SET TASK: Extract each line of the listing below that contains the string "both". Treat uppercase and lowercase letters as different.

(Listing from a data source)

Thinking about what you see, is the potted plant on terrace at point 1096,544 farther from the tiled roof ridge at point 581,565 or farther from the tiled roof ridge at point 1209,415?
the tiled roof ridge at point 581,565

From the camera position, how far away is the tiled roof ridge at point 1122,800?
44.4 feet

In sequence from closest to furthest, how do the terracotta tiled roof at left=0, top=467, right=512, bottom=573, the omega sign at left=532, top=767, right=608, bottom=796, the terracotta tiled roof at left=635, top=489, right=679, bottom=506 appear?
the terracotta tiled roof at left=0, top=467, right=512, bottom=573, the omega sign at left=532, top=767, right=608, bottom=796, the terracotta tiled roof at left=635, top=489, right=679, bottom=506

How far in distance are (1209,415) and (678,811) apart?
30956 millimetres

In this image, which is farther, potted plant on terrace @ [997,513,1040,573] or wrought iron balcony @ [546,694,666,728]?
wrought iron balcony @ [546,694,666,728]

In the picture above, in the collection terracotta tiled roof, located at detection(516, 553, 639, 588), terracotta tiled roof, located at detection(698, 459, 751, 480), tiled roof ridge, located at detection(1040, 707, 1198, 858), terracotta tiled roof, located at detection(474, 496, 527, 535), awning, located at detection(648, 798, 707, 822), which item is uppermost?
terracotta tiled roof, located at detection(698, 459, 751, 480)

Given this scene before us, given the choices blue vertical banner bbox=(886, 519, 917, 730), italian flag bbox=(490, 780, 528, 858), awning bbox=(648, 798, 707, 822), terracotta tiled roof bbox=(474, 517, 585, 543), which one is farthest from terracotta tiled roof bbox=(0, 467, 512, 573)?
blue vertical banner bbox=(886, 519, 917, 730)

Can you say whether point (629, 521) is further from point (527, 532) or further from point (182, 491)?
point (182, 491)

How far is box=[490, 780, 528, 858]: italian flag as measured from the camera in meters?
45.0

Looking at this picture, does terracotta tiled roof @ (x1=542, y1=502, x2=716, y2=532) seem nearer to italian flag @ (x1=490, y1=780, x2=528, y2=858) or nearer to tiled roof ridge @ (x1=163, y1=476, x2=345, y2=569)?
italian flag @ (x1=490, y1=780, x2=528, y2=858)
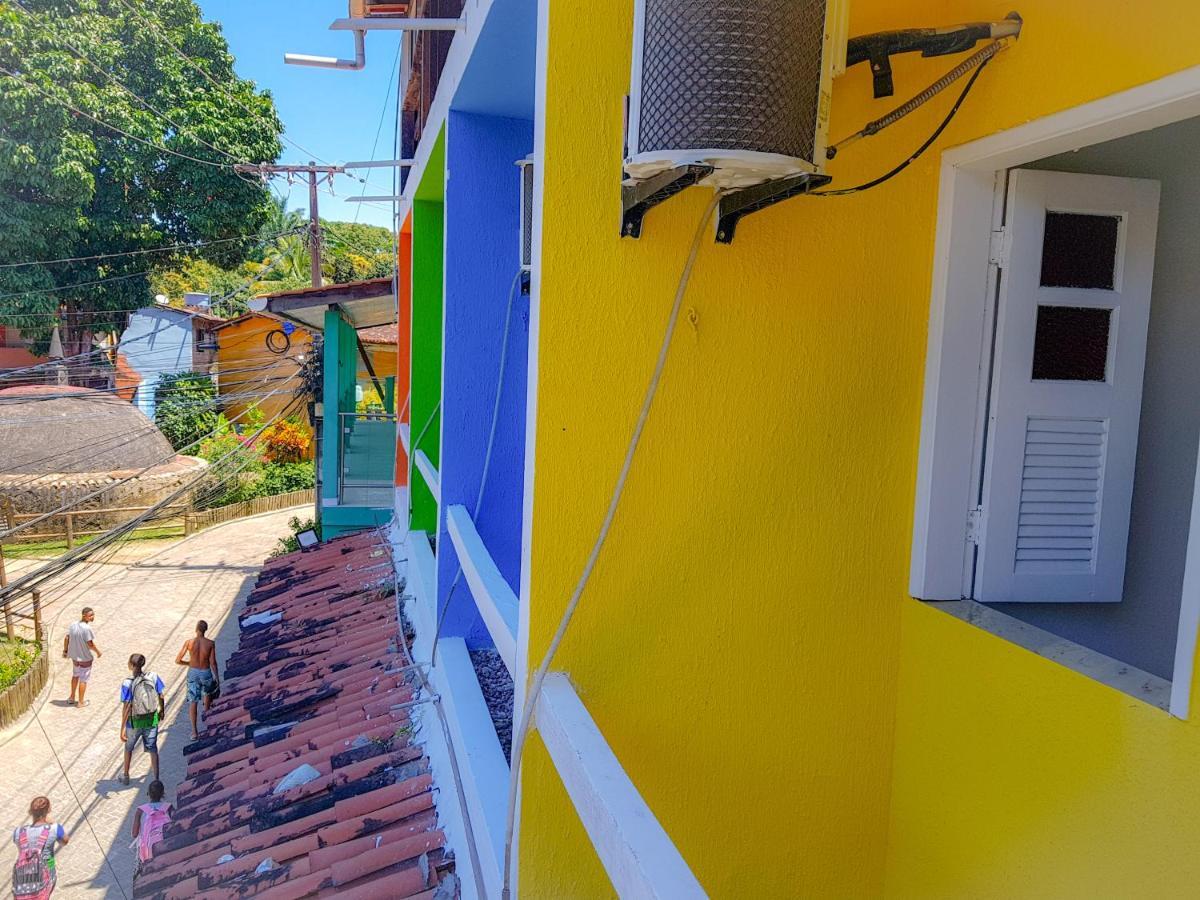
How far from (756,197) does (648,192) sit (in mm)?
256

---

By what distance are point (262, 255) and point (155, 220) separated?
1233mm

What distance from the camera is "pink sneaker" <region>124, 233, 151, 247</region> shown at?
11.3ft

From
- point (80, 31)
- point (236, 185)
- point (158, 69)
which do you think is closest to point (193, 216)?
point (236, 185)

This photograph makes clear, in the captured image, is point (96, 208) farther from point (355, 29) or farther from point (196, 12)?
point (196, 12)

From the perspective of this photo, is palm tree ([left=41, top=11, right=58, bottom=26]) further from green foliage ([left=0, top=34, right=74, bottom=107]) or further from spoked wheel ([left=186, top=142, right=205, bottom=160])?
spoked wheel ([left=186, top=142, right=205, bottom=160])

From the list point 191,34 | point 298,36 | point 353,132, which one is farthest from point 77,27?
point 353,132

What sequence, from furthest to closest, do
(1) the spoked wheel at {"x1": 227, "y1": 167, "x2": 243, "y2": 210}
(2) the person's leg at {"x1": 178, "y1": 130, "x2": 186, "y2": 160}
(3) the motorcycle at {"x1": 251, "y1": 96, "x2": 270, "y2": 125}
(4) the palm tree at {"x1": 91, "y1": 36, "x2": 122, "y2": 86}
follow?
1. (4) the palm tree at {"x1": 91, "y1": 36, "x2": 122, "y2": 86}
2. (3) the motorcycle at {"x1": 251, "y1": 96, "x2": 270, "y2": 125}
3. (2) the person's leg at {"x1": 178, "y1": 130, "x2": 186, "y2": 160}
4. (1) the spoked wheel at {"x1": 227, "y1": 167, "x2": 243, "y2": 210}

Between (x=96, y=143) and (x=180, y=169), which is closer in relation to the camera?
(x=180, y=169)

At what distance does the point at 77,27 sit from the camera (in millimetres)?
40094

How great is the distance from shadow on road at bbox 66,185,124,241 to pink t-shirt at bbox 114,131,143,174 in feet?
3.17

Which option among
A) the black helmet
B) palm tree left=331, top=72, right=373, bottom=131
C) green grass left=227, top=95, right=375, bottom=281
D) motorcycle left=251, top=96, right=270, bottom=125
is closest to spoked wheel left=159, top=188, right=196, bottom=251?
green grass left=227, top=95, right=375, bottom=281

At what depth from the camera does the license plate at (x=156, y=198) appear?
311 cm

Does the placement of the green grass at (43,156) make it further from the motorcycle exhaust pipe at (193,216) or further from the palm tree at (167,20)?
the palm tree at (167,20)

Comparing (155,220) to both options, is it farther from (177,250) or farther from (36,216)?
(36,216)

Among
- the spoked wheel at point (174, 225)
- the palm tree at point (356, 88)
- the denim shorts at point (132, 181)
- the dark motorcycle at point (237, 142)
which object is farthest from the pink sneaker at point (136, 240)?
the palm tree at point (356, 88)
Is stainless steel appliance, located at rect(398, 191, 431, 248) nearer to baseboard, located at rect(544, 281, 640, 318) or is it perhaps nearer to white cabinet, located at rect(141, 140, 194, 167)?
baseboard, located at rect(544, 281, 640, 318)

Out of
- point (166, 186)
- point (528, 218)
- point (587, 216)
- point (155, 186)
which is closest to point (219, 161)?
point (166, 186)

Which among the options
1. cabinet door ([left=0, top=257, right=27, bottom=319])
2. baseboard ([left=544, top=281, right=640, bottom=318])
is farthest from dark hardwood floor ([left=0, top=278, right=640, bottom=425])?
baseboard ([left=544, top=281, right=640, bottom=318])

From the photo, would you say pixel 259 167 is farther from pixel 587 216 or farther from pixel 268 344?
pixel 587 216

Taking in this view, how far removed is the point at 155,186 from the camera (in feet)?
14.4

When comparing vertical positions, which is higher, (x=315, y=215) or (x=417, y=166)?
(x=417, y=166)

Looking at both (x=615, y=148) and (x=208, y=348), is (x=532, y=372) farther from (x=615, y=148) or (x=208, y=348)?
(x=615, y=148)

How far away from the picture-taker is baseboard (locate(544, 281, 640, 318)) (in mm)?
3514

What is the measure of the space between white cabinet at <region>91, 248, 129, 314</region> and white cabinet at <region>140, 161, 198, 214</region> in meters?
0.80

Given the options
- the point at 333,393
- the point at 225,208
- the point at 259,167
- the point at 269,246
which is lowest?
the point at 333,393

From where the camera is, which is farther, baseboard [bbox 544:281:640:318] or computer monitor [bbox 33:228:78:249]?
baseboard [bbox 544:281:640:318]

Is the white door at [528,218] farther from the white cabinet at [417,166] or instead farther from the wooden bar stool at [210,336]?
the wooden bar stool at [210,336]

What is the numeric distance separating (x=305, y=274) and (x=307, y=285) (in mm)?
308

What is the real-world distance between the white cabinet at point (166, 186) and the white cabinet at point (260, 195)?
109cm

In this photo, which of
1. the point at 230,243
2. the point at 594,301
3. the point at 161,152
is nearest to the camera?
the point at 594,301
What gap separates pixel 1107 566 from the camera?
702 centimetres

==

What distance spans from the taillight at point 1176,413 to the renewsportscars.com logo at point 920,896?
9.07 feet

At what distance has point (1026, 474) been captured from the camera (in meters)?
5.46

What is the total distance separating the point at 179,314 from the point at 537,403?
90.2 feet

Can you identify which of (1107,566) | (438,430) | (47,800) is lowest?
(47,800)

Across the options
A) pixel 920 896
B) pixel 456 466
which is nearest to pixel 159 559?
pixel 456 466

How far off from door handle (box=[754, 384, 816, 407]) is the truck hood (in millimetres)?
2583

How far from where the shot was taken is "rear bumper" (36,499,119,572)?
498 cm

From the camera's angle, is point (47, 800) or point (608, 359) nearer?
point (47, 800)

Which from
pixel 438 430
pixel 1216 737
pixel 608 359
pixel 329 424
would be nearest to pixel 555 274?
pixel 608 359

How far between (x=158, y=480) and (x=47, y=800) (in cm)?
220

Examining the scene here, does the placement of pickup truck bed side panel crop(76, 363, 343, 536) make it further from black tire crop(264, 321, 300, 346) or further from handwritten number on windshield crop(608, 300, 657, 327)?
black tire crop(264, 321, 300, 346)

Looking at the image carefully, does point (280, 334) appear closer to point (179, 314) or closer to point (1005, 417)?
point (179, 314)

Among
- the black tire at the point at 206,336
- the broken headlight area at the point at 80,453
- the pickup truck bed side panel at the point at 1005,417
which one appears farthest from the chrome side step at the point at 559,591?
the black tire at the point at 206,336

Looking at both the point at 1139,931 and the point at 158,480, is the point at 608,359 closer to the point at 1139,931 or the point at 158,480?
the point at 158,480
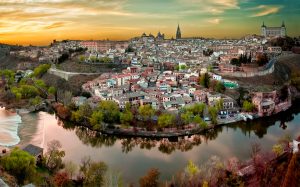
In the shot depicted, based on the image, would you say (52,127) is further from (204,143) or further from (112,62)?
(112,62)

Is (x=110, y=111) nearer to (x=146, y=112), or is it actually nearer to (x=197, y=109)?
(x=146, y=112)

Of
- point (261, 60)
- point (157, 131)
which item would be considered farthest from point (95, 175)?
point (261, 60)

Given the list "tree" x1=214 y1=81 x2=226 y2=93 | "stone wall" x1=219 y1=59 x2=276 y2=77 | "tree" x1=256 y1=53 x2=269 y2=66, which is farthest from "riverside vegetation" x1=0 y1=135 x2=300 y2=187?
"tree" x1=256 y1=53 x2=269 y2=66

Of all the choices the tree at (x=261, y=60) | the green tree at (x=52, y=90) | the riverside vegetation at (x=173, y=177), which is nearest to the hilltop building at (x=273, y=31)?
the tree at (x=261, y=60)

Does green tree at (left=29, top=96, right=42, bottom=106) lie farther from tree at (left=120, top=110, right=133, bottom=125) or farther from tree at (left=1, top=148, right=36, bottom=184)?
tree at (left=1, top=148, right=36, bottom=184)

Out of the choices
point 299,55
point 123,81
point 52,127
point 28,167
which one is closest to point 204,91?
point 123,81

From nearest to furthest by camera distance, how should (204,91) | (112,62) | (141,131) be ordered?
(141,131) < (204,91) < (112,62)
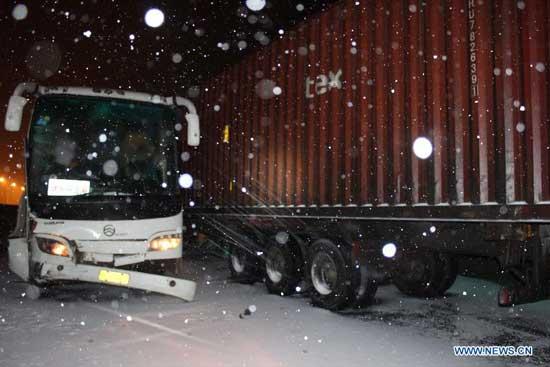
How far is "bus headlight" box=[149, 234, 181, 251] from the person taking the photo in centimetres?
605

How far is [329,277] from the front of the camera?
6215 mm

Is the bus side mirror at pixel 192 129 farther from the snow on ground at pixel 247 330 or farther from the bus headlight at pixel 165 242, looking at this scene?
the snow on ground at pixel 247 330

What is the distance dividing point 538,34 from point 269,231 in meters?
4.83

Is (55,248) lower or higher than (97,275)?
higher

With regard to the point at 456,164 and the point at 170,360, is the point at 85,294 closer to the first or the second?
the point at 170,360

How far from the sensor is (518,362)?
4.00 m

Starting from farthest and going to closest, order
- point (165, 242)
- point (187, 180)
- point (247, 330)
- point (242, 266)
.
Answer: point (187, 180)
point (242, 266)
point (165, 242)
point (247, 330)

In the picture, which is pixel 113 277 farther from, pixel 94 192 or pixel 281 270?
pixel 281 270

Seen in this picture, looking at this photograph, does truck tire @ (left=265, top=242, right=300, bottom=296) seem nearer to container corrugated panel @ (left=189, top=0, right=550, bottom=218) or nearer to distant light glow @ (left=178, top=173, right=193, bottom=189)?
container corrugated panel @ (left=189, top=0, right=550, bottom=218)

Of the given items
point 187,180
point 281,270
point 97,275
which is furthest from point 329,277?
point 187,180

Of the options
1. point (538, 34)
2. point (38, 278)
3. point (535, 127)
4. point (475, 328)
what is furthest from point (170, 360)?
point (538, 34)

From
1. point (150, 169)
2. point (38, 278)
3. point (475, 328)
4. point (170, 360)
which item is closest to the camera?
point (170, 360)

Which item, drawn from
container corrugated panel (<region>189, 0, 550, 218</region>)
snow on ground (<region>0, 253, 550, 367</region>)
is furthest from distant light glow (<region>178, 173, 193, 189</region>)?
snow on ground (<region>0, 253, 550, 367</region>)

ANSWER TO THE TASK:
Comparing (155,220) to both options, is it farther from (177,250) or farther from (36,216)?
Looking at both (x=615, y=148) and (x=208, y=348), is (x=532, y=372) farther from (x=615, y=148) or (x=208, y=348)?
Looking at both the point at 1139,931 and the point at 158,480, is the point at 608,359 closer to the point at 1139,931 or the point at 158,480?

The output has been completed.